Passage for review>
Where to Have Coffee

During my December trip to Savannah, we checked out several cafes over the course of the day- Sentient Bean, The Coffee Fox, and Gallery Espresso. I’ve recommended all three below, plus a few other places others have encouraged me to check out when I return.

  • Sentient Bean: Our first stop of the morning for good reason- it’s hailed as one of Savannah’s best cafes. The vegetarian options are plentiful, and the drink menu is a mix of classic coffee drinks, and speciality ones. We had vegetarian breakfast tacos (great) and a peppermint mocha, made with actual peppermint- which I loooooved, so refreshing
  • Gallery Espresso: Without question, the coziest coffee shop we visited- Gallery feels like you’ve stepped into someones living room. With a fireplace, tons of plush couches and chairs, and colourful wall art, it’s stay and linger vibes. Here, I picked up a sweet tea and blueberry muffin, both were fantastic
  • The Coffee Fox: Nearing evening, I didn’t need more coffee, but when we strolled past The Coffee Fox, I knew I had to go inside. Eclectic and artsy, it seems like it’d be a rad place to hang post-COVID. I picked up a bag of beans from South America to try, and enjoyed the steaming cup of their holiday brew blend
  • PERC Coffee Roasters: With coffee roasts sourced seasonally, you know it’s always going to be fresh. I’ve heard wonderful things about their nitro cold brew
  • Savannah Coffee Roasters: Described to me as Starbucks, but local, it seems like a good place for a caffeine pick me up or a snack
  • Blends: Known for their handcrafted blends made from beans around the world, I’ve heard Blends is a good place to slow down and enjoy a refreshment before continuing on with exploring

Where to Drink

Once entrenched in Prohibition, Savannah is now known for its great nightlife. Riverside, you’ll find plenty of boozy, rowdy bars, but if you’re in for a quieter night with a bit more local flair, the five bars below are at the top of my list to check out on a return visit.

On this trip to Savannah, we didn’t stop in any places for a drink. In part, because we were limited with time, and also because, we’re not comfortable eating or drinking indoors for the COVID foreseeable.

Questions>
1/ In the Savannah guide, which cafe is called the coziest coffee shop visited?
2/ Write the next part of the Savannah guide, picking up after its last sentence.

Record set>
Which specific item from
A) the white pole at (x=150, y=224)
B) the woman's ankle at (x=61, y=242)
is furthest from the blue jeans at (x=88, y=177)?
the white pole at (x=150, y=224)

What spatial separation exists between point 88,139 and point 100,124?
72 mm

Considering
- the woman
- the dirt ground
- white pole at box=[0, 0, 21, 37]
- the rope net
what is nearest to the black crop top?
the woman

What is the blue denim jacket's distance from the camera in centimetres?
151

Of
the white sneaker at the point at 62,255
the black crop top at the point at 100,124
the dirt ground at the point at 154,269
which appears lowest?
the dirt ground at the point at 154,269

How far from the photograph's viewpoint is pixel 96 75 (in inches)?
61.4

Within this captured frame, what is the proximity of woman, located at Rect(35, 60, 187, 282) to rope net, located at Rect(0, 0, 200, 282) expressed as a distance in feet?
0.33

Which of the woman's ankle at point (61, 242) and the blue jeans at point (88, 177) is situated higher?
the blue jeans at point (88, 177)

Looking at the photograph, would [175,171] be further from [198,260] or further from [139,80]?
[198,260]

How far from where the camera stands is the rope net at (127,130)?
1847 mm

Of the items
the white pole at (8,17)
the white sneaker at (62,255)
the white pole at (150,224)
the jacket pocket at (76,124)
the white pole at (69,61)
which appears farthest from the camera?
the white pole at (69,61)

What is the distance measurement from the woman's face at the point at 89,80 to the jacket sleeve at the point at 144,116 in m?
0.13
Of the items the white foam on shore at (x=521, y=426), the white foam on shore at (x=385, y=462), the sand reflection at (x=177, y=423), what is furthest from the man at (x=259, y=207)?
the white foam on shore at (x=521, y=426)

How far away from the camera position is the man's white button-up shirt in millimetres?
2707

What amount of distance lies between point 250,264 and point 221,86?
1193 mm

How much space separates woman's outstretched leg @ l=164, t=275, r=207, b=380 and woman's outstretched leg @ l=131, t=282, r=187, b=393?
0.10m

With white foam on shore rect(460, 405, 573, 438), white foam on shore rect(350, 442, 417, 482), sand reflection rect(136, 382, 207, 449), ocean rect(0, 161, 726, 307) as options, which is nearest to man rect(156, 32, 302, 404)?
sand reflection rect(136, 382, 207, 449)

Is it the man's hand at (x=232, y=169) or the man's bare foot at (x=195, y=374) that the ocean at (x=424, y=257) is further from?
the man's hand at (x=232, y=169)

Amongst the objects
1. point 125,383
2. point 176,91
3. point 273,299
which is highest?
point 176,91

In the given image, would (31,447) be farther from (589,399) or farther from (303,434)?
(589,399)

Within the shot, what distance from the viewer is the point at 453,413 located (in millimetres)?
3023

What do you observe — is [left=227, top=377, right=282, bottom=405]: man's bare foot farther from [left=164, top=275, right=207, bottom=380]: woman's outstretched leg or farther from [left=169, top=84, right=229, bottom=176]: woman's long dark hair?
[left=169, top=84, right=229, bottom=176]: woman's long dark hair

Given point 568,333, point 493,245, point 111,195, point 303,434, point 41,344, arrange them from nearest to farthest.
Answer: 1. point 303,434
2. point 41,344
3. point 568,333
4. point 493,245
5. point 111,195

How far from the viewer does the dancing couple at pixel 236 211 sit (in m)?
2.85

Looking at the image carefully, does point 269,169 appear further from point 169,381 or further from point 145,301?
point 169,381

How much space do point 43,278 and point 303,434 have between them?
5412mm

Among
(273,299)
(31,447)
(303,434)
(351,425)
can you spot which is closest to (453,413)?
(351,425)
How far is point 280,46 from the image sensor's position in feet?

Task-by-task outputs>
1/ Gallery Espresso.

2/
  • Perry Lane Hotel rooftop: Savannah has a few rooftops, and I’ve heard this one atop a swank hotel is a lovely spot to make the day to evening transition with a bird’s eye view of the city
  • Artillery Bar: The bar I’m looking forward to someday visiting most, Artillery boasts stunning interior (and exterior) design with a creative cocktail list. Take note, the dress code is ‘smart’, and no phones are allowed
  • Jen’s & Friends: Jen’s may look like a nondescript dive bar, but they have 300 martinis on the menu. I’ve heard the watermelon lemon drop is among the can’t miss martini hits
  • The Wyld Dock Bar: Fifteen minutes outside the city, it’s worth visiting this dockside bar to get into a slow, sweet southern mode. With plenty to keep visitors occupied (bocce, games, porch swings) and a fire pit, The Wyld sounds like thee place for sunset drinks after a day of exploring
  • The Grey: Nab a seat at the bar for modern, expert made cocktails

And, for those of you who love visiting distilleries or tasting different types in alcohol, two of my favourite spots in Savannah are Ghost Coast Distillery and Savannah Bee Company.

Ghost Coast Distillery produces whisky, vodka and rum. In non-COVID times, they offer free 40-minute tours at the top of each hour, which end with a sample flight of spirits. One of my favorite things about Ghost Coast is their cocktail tasting option- a fun, less potent way to try some of their top spirits mixed with flavours.

Savannah Bee Company may be known for their honey, which is incredible and wholly lives up to the hype, but their mead tastings are what earns them a mention here. Savannah Bee has multiple locations in the city, and inside each, you’ll find honey, and also mead, an alcoholic beverage made from honey. Honey tastings are unlimited (and free), and for $10, you can try several meads at the tasting bar, from still to sparkling, and semi-sweet to sweet. It’s a sweet stop in seeing Savannah, to say the least.

Have you ever been to Savannah? Is it somewhere you’d like to visit one day?